Xanthine negatively regulates c-MYC through the PI3K/AKT signaling pathway and inhibits the proliferation, invasion, and migration of breast cancer cells.

Abstract

Background aim: Breast cancer is a prevalent and aggressive malignancy associated with elevated mortality rates worldwide. Dysregulation of the c-MYC oncogene and aberrant activation of the phosphatidylinositol 3-kinase (PI3K)/protein kinase B (AKT) signaling pathway are common features in breast cancer progression, rendering them attractive therapeutic targets. Here, we assessed the effects of the plant derivative, xanthine, on breast cancer cells and explored the molecular mechanisms underlying its activity.

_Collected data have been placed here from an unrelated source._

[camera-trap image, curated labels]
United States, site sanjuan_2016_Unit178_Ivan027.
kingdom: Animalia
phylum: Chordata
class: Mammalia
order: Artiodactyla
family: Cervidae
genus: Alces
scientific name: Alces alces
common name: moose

Methods: Breast cancer cell lines were treated with xanthine, followed by assessment of c-MYC expression levels. Cell proliferation, invasion, and migration were analyzed to assess the effects of xanthine treatment on breast cancer cell behavior.

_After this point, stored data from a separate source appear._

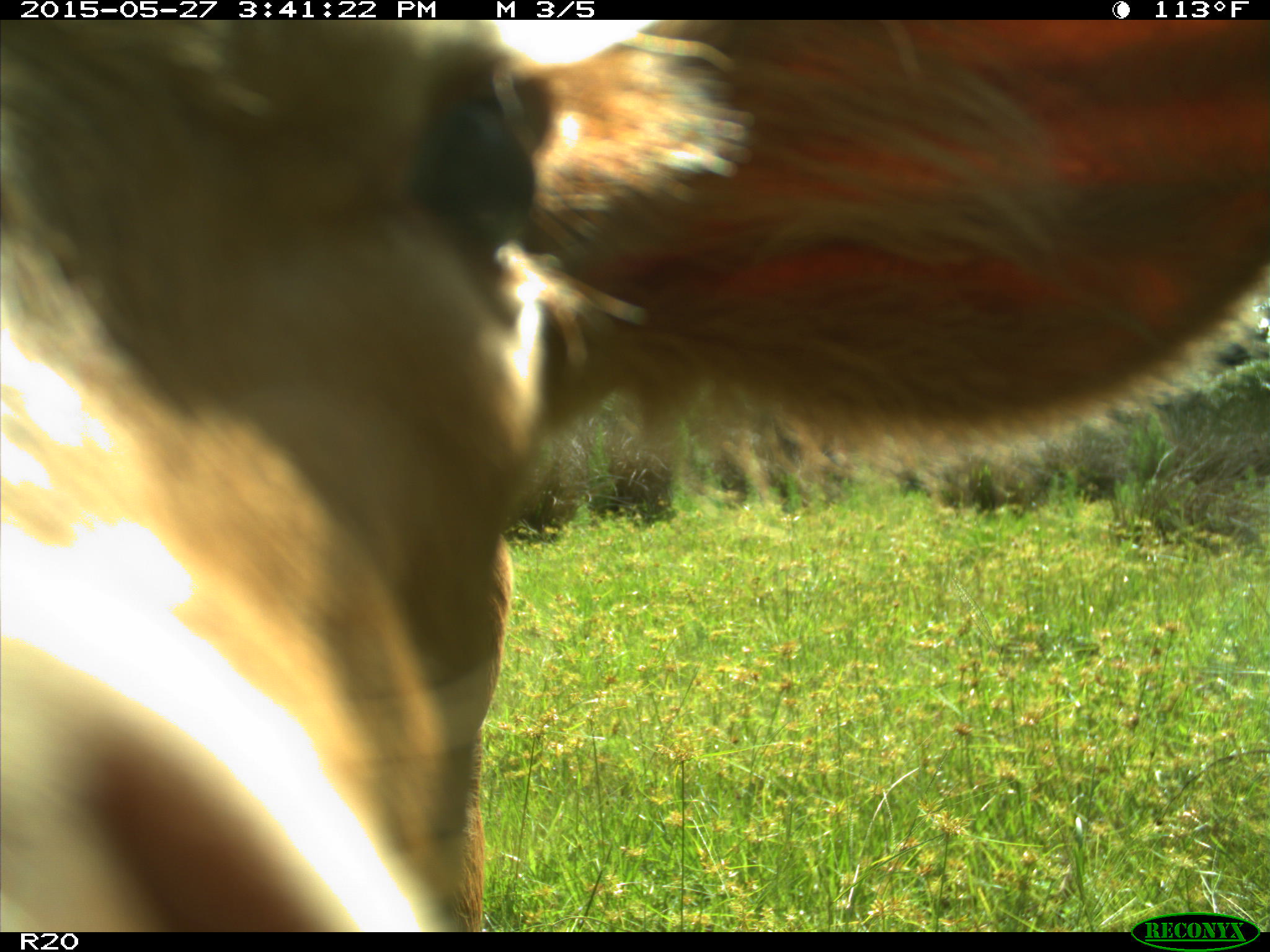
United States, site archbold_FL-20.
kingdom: Animalia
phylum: Chordata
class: Mammalia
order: Artiodactyla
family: Bovidae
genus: Bos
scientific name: Bos taurus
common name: domestic cow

Results: Xanthine treatment induced a decrease in c-MYC expression, resulting in significant inhibition of breast cancer cell proliferation, invasion, and migration. Mechanistic investigations revealed that these effects were mediated by suppression of the PI3K/AKT signaling pathway.

Conclusions: Xanthine shows great potential for breast cancer treatment by targeting c-MYC via the PI3K/AKT signaling pathway. Our findings indicate that development of xanthine as a novel treatment option for breast cancer, which acts by influencing key oncogenic pathways involved in tumor progression, may be warranted.